Data excerpts
▼
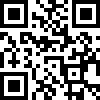 https://donyayekhodro.com/x3MBJ
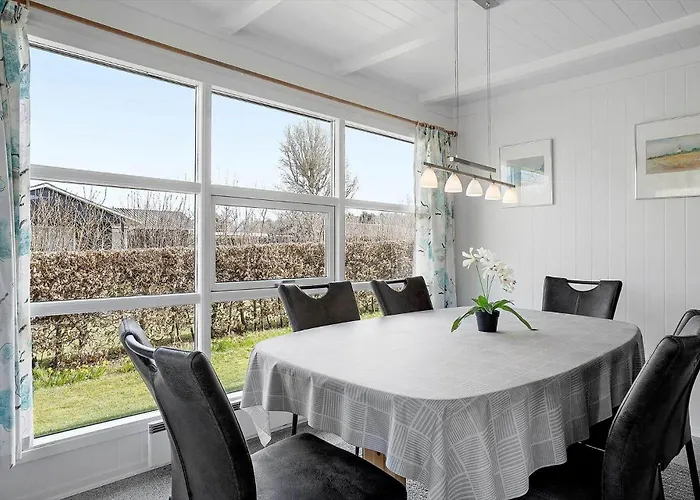 Sb50369-nordborg-torskekrogen-16 *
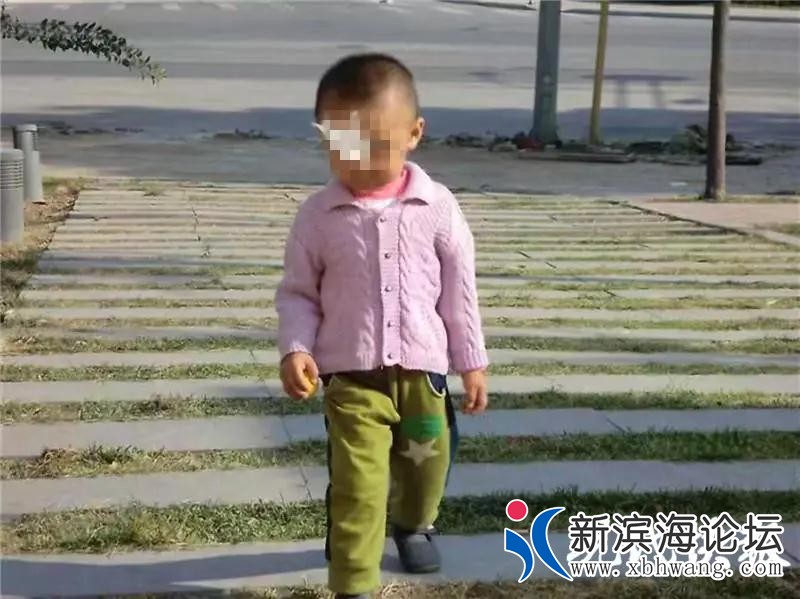 微信图片_20200808101741.jpg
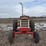farmall-560-wide-front-(puller?)-image-8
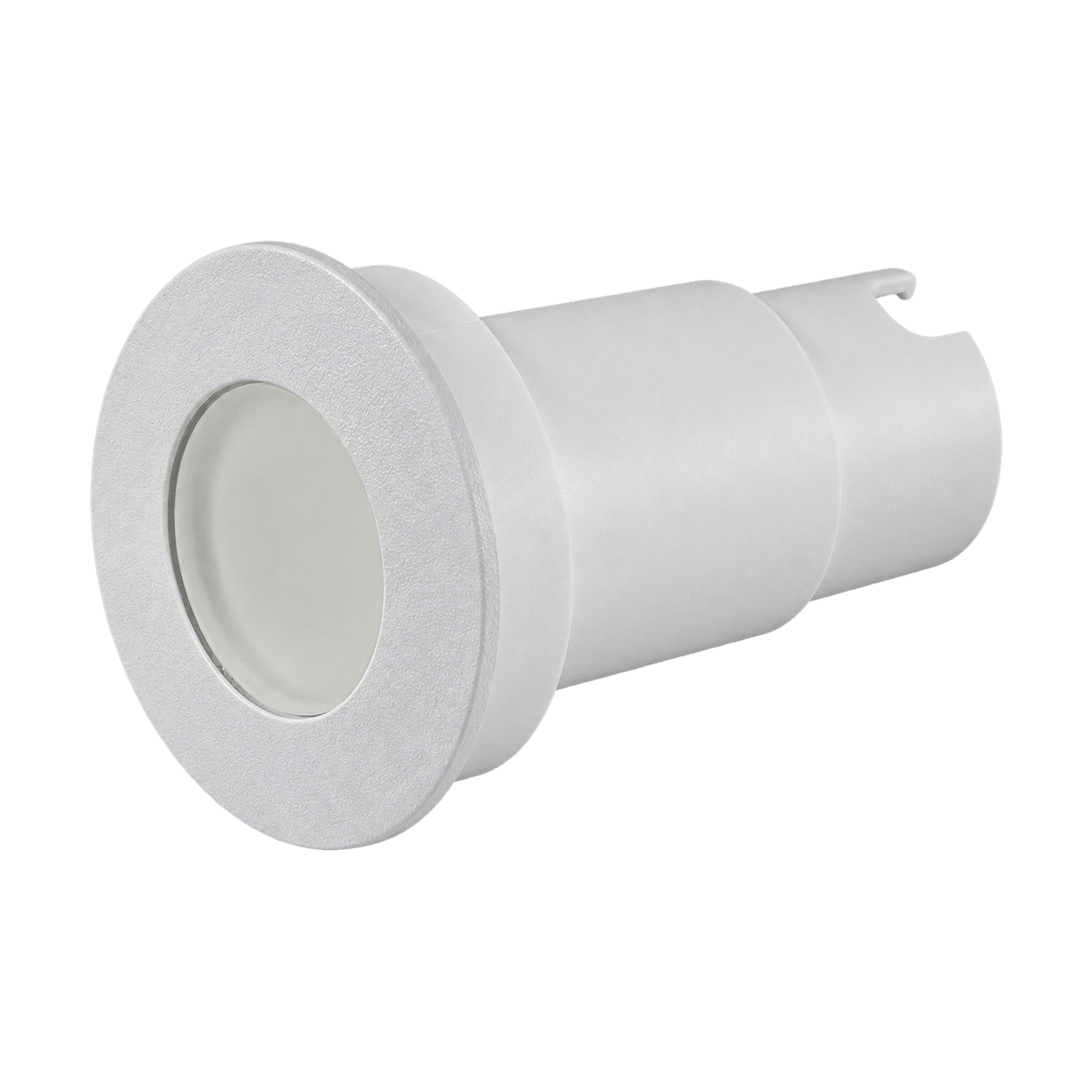 Fumagalli Coastal Ceci 90 Ground Light - Grey on transparent background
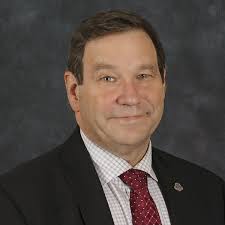 In The News Archives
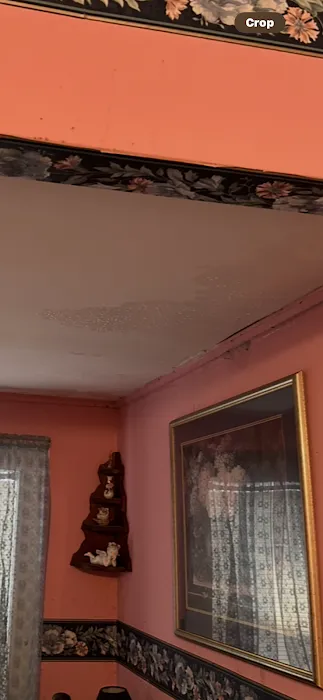 MTS Siding and Roofing LLC Picture 1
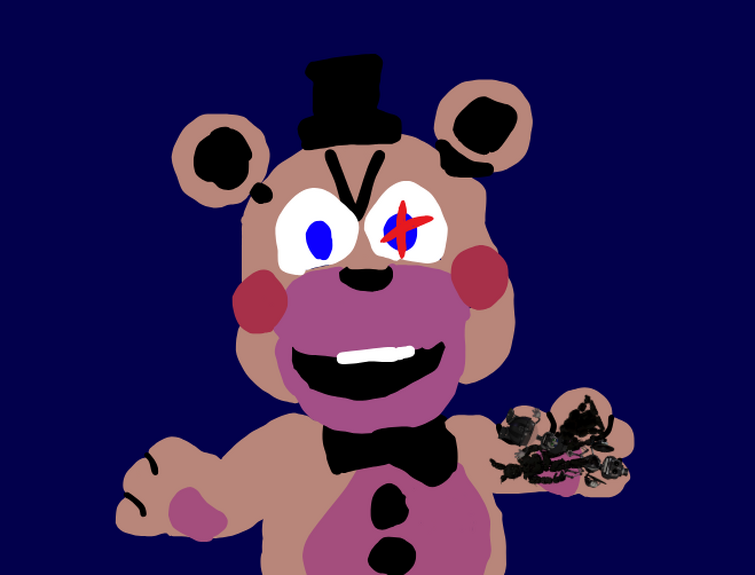 Fandom Image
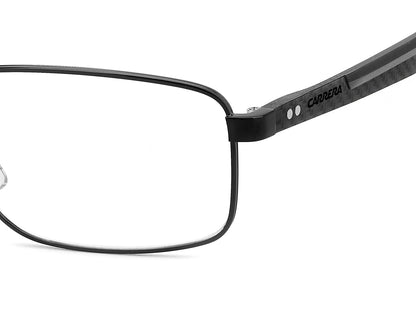 CARRERA 8913 08A 57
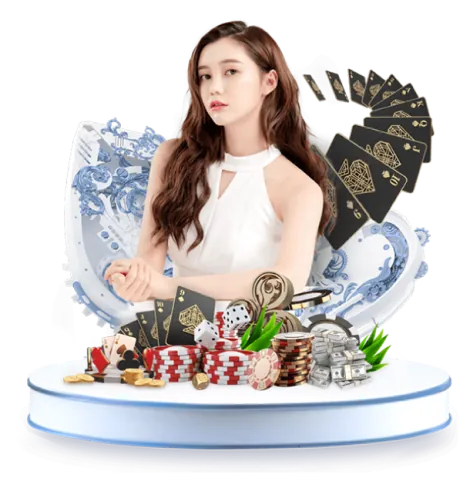 Hình ảnh minh họa các chương trình khuyến mãi và ưu đãi Winbet88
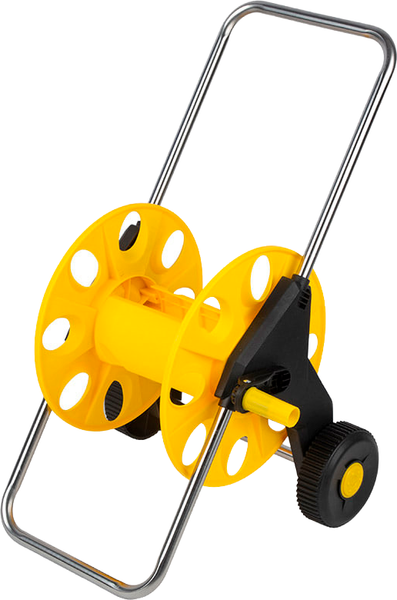 Изображение товара Катушка для шланга Park OL-50 / 111738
▲
What is required
Your answer must be an exact copy of the lines above, from the line that contains "CARRERA 8913 08A 57" through the final line, with no pictures in it.

Output for this task
 CARRERA 8913 08A 57
 Hình ảnh minh họa các chương trình khuyến mãi và ưu đãi Winbet88
 Изображение товара Катушка для шланга Park OL-50 / 111738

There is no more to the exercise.